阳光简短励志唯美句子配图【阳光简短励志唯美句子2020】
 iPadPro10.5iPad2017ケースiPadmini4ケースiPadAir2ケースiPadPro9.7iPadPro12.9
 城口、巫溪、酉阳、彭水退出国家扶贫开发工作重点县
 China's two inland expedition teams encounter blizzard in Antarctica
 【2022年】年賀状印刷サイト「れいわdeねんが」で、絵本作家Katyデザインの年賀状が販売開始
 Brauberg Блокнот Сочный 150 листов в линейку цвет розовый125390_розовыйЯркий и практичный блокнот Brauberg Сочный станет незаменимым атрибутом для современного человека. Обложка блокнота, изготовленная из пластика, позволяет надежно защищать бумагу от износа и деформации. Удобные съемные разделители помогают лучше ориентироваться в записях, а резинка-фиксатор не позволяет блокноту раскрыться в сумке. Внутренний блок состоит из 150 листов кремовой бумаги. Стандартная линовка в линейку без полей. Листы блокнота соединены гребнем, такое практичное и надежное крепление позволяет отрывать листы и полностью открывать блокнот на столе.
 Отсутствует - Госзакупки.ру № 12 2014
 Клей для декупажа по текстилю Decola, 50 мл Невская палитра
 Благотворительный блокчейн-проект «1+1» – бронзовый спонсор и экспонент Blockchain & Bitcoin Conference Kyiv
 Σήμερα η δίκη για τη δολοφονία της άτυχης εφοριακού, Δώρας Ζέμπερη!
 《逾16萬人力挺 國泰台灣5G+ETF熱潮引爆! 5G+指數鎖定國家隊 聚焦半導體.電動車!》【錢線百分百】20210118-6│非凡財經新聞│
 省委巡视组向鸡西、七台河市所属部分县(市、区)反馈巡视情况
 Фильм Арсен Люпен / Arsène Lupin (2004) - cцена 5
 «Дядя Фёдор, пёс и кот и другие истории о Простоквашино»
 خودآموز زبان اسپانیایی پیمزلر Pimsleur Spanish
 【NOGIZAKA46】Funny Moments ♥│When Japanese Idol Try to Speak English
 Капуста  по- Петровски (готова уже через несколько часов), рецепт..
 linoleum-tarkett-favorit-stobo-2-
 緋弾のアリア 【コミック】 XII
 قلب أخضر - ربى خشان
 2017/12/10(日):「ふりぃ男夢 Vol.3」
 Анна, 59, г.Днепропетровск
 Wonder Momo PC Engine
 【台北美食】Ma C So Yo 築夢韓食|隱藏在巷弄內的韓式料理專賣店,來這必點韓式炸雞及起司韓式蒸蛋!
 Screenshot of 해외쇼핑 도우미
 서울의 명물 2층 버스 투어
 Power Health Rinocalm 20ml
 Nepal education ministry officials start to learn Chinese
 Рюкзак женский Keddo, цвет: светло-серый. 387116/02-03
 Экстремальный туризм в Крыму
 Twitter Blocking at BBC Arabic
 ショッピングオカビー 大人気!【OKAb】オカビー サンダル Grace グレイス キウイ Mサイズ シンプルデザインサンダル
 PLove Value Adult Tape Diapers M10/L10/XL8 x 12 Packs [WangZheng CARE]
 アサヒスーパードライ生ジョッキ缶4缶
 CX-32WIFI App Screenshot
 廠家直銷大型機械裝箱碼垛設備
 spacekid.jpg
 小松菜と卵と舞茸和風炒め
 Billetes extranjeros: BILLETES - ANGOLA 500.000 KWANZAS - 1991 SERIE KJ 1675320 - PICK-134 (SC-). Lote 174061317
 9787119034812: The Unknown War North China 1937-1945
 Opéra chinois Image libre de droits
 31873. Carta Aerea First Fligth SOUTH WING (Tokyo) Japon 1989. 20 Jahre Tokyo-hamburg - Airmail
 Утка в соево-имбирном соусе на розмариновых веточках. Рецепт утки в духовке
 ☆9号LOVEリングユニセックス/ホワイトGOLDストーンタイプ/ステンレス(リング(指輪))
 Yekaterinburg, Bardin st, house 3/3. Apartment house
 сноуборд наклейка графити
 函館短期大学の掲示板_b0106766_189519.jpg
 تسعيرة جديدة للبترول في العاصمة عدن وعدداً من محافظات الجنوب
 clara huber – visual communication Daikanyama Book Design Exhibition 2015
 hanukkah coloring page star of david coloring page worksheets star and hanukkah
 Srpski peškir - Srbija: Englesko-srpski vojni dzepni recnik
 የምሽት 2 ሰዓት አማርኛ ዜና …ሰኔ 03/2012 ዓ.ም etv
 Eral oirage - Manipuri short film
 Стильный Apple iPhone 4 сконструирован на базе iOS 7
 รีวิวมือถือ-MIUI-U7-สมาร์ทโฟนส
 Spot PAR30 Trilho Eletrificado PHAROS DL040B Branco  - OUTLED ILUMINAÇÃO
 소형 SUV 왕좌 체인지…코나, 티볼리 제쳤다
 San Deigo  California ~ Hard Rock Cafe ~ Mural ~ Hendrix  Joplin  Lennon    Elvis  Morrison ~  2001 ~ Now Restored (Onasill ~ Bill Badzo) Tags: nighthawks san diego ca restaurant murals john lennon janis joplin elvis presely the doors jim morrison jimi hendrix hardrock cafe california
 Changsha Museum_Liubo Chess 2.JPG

============

WHAT THIS TASK INVOLVES: Would you copy, unchanged, the stretch of the records above that begins at the line containing "spacekid.jpg" and ends at the line containing "소형 SUV 왕좌 체인지…코나, 티볼리 제쳤다", and only that?

RESULT OF THIS TASK:
 spacekid.jpg
 小松菜と卵と舞茸和風炒め
 Billetes extranjeros: BILLETES - ANGOLA 500.000 KWANZAS - 1991 SERIE KJ 1675320 - PICK-134 (SC-). Lote 174061317
 9787119034812: The Unknown War North China 1937-1945
 Opéra chinois Image libre de droits
 31873. Carta Aerea First Fligth SOUTH WING (Tokyo) Japon 1989. 20 Jahre Tokyo-hamburg - Airmail
 Утка в соево-имбирном соусе на розмариновых веточках. Рецепт утки в духовке
 ☆9号LOVEリングユニセックス/ホワイトGOLDストーンタイプ/ステンレス(リング(指輪))
 Yekaterinburg, Bardin st, house 3/3. Apartment house
 сноуборд наклейка графити
 函館短期大学の掲示板_b0106766_189519.jpg
 تسعيرة جديدة للبترول في العاصمة عدن وعدداً من محافظات الجنوب
 clara huber – visual communication Daikanyama Book Design Exhibition 2015
 hanukkah coloring page star of david coloring page worksheets star and hanukkah
 Srpski peškir - Srbija: Englesko-srpski vojni dzepni recnik
 የምሽት 2 ሰዓት አማርኛ ዜና …ሰኔ 03/2012 ዓ.ም etv
 Eral oirage - Manipuri short film
 Стильный Apple iPhone 4 сконструирован на базе iOS 7
 รีวิวมือถือ-MIUI-U7-สมาร์ทโฟนส
 Spot PAR30 Trilho Eletrificado PHAROS DL040B Branco  - OUTLED ILUMINAÇÃO
 소형 SUV 왕좌 체인지…코나, 티볼리 제쳤다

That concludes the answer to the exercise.